*** SOURCE MATERIAL ***
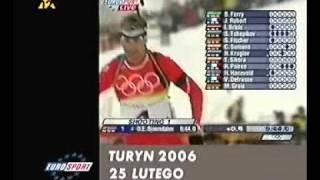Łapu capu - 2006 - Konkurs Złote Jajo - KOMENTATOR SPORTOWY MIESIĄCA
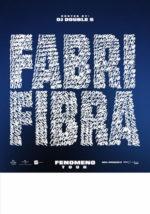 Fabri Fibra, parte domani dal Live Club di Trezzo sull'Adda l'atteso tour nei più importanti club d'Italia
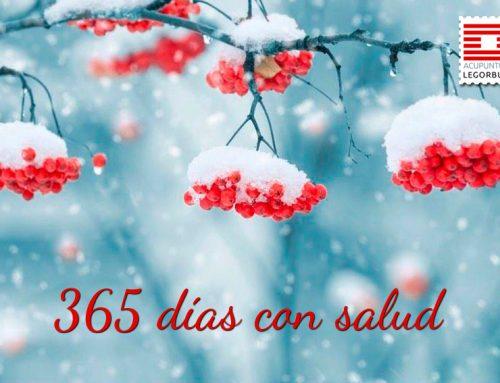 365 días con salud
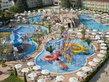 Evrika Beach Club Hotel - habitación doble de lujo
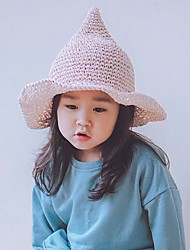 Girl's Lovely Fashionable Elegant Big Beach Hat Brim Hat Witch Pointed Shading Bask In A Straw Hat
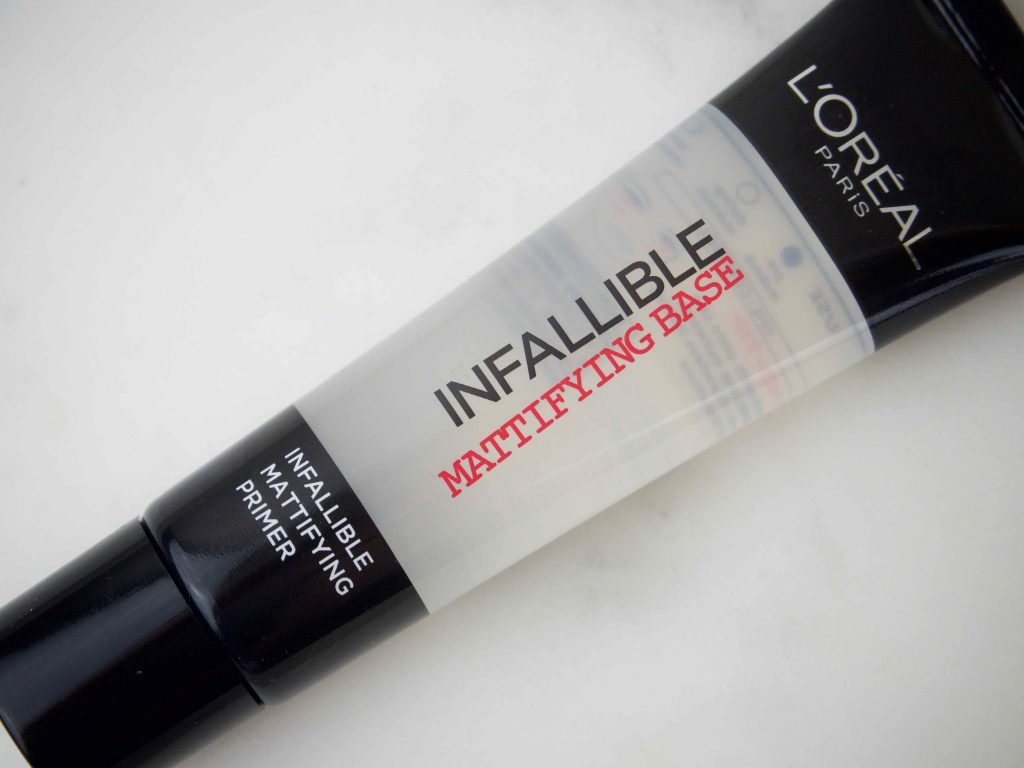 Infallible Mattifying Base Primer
*** End of SOURCE MATERIAL ***
▶ WORK TASK:
Write out exactly the lines from the one containing "Evrika Beach Club" through the end of the records above, both included, leaving all pictures out.

▶ EXERCISE OUTPUT:
 Evrika Beach Club Hotel - habitación doble de lujo
 Girl's Lovely Fashionable Elegant Big Beach Hat Brim Hat Witch Pointed Shading Bask In A Straw Hat
 Infallible Mattifying Base Primer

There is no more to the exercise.